Tre copie, due supporti e una copia fuori sede restano una regola semplice per non affidare tutti i dati a un solo punto di guasto. Questa guida nasce per essere consultata anche tra mesi: invece di inseguire una singola offerta, costruisce un metodo per valutare un backup 3-2-1 dei propri dati con criteri verificabili.
Da dove partire
Definisci prima l’uso reale, il budget massimo e le due o tre caratteristiche che non vuoi sacrificare. Evita di iniziare da marchi, classifiche o promozioni: servono come filtro finale, non come punto di partenza.

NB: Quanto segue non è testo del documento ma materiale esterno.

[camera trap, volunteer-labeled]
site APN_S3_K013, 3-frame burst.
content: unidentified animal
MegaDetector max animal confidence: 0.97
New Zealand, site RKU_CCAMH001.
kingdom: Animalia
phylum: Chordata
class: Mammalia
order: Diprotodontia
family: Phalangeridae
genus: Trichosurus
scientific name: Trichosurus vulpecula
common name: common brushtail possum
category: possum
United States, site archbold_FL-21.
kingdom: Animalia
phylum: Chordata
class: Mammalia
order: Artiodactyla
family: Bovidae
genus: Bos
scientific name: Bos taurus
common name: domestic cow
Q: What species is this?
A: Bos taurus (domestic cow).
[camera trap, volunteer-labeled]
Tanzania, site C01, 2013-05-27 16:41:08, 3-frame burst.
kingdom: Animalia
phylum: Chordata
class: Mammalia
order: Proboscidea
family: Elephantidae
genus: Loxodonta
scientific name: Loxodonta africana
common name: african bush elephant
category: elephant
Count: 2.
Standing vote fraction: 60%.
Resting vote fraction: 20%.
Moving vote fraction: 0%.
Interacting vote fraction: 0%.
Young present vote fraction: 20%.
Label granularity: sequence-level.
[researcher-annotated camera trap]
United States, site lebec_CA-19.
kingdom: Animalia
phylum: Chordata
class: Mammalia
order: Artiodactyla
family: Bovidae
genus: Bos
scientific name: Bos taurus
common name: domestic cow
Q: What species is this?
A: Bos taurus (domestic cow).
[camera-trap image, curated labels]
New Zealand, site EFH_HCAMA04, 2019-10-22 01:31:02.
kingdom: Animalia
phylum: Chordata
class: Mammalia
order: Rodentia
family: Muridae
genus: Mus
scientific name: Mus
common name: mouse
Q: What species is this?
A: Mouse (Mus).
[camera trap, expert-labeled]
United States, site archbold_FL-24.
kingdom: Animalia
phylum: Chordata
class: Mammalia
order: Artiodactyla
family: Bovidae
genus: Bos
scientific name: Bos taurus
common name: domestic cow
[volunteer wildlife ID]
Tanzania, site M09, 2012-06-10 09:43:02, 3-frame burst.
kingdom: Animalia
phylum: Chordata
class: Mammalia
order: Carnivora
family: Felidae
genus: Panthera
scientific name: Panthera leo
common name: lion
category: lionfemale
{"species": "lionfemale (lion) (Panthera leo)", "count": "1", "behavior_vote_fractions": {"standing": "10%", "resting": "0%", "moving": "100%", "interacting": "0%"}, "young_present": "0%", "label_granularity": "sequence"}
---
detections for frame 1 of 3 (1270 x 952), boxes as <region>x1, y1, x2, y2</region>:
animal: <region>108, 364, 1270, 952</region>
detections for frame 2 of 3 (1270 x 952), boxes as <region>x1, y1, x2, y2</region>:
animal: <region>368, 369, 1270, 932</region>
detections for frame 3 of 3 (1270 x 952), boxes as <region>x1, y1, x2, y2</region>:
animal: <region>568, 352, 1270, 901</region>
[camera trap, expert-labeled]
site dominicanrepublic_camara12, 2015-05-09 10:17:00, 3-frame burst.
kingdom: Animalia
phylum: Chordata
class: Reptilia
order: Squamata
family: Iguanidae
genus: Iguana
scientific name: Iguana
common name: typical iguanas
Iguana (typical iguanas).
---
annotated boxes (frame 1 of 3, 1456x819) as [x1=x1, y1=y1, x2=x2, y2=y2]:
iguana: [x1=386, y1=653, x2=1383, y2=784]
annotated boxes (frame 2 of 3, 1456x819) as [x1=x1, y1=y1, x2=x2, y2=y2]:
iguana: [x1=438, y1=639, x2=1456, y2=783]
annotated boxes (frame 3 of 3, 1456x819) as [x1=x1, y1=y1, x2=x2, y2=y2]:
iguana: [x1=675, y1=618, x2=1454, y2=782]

Il metodo passo dopo passo
Fai prima un controllo dello stato attuale, poi modifica una variabile alla volta e verifica il risultato. Conserva impostazioni e documenti utili per poter tornare indietro: una procedura reversibile è quasi sempre migliore di una modifica drastica fatta senza misurare.
Cosa valutare davvero
Compatibilità, aggiornamenti, privacy, durata del supporto, riparabilità e qualità delle connessioni sono criteri che spesso incidono più della novità del momento.
Errori da evitare
Non basarti su una sola recensione, non confondere prezzo alto con qualità automatica e non ignorare costi ricorrenti o vincoli. Se una scelta richiede dati aggiornati, verifica sempre condizioni e disponibilità sul sito ufficiale prima di pagare.
Cosa conviene davvero
Conviene la soluzione che soddisfa bene i requisiti principali con il minor numero di compromessi costosi nel tempo. Lascia un piccolo margine nel budget per accessori, manutenzione o imprevisti invece di spendere tutto sulla caratteristica più visibile.
Checklist finale
- Obiettivo e budget sono chiari.
- Hai confrontato almeno tre alternative.
- Hai controllato costi totali, garanzia o condizioni di accesso.
- Hai verificato le informazioni che possono cambiare nel tempo.
Regola pratica: Tre copie, due supporti e una copia fuori sede restano una regola semplice per non affidare tutti i dati a un solo punto di guasto.